GIVEN DATA section start

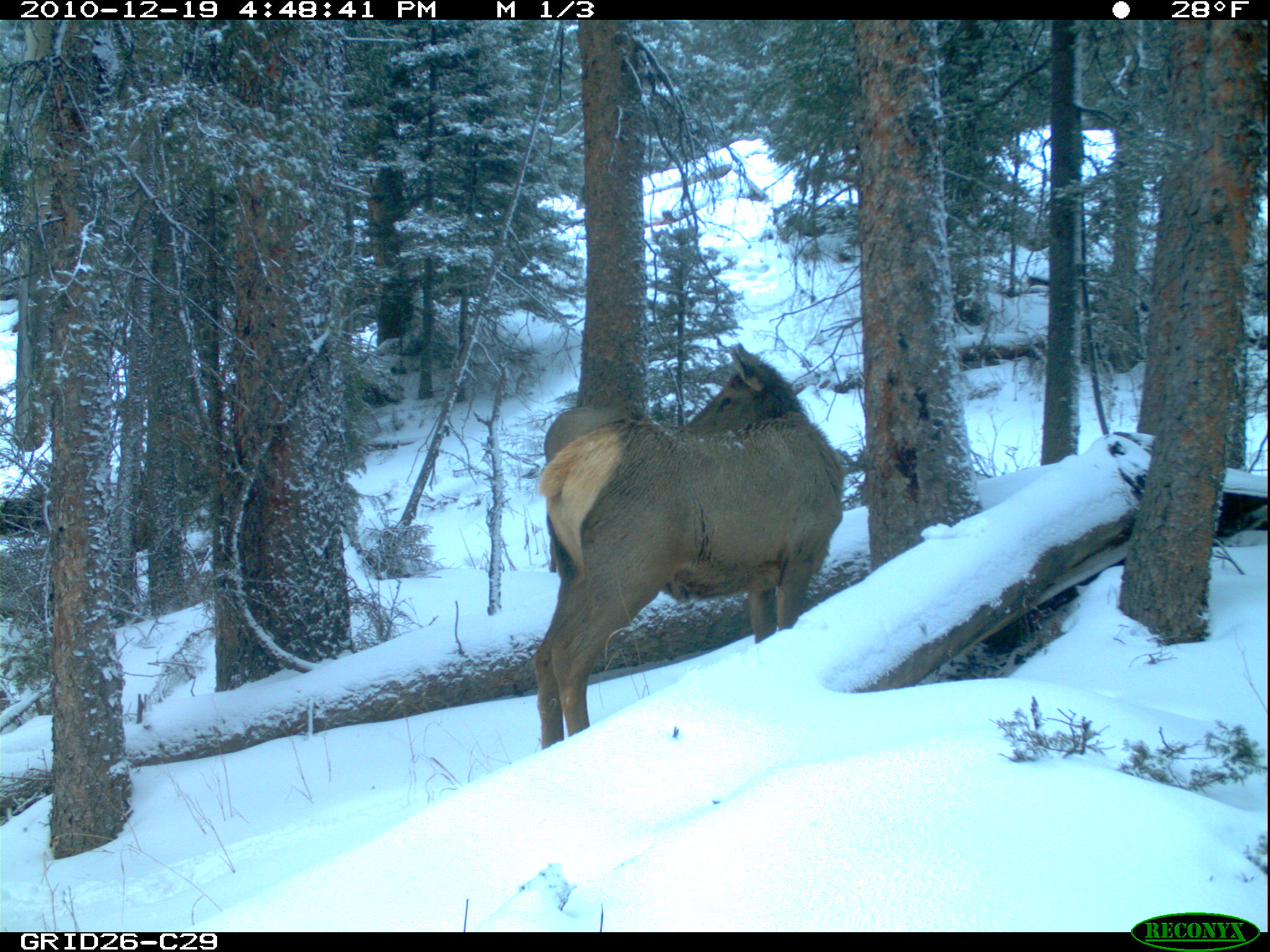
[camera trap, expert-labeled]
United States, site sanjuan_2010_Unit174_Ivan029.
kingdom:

GIVEN DATA section end

**PROBLEM DESCRIPTION:**
All of the material above needs to be restated exactly, with no pictures.

**ANSWER BOX:**
[camera trap, expert-labeled]
United States, site sanjuan_2010_Unit174_Ivan029.
kingdom:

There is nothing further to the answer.